-- TASK OBJECTIVE --
Answer these questions from the Token Usage text below:
(a) At what path is the Token Usage page found?
(b) Under what condition does the page appear in the sidebar?
(c) What happens to all cards and tables when the period changes?

-- GIVEN TEXT --
((

Token Usage
If you are an administrator responsible for monitoring AI spend, this page is for you. Token Usage helps you track how much each LLM model is costing your organization by showing consumption broken down by model, day, and month — so you can identify heavy usage patterns, set budgets, and avoid unexpected bills.
The Token Usage page (/token-usage) gives administrators a clear view of how many tokens are being consumed by the LLM integrations — broken down by model, day, and month. This is the primary tool for tracking AI costs and identifying heavy usage patterns.
This page only appears in the sidebar when at least one LLM instance is enabled. If no LLM is configured, the Generative AI section will not show Token Usage.
Period Selector
At the top of the page, a month navigator lets you move forward and backward through calendar months. All cards and tables update instantly when the period changes.

))

Dataset entries:
((

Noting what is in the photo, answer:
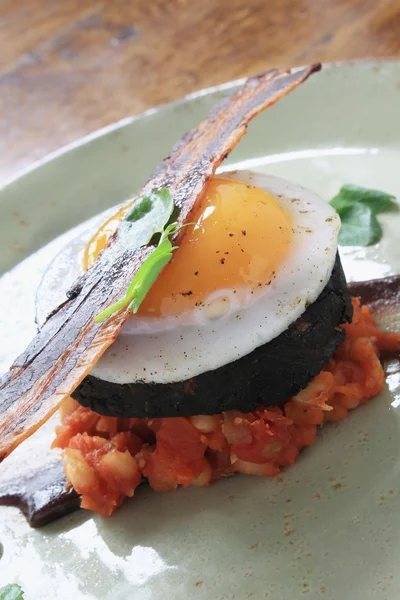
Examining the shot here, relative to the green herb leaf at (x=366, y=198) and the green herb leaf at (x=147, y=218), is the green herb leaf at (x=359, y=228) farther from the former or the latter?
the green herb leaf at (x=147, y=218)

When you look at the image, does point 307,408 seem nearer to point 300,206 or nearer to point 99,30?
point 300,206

))
((

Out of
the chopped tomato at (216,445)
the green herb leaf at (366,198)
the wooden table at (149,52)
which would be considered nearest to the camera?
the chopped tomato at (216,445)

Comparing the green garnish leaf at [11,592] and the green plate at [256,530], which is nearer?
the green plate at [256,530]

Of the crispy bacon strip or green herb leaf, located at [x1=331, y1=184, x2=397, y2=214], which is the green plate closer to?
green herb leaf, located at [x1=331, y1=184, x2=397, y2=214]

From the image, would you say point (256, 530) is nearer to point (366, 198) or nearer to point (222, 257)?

))

-- RESPONSE BOX --
(a) /token-usage
(b) At least one LLM instance must be enabled.
(c) They update instantly.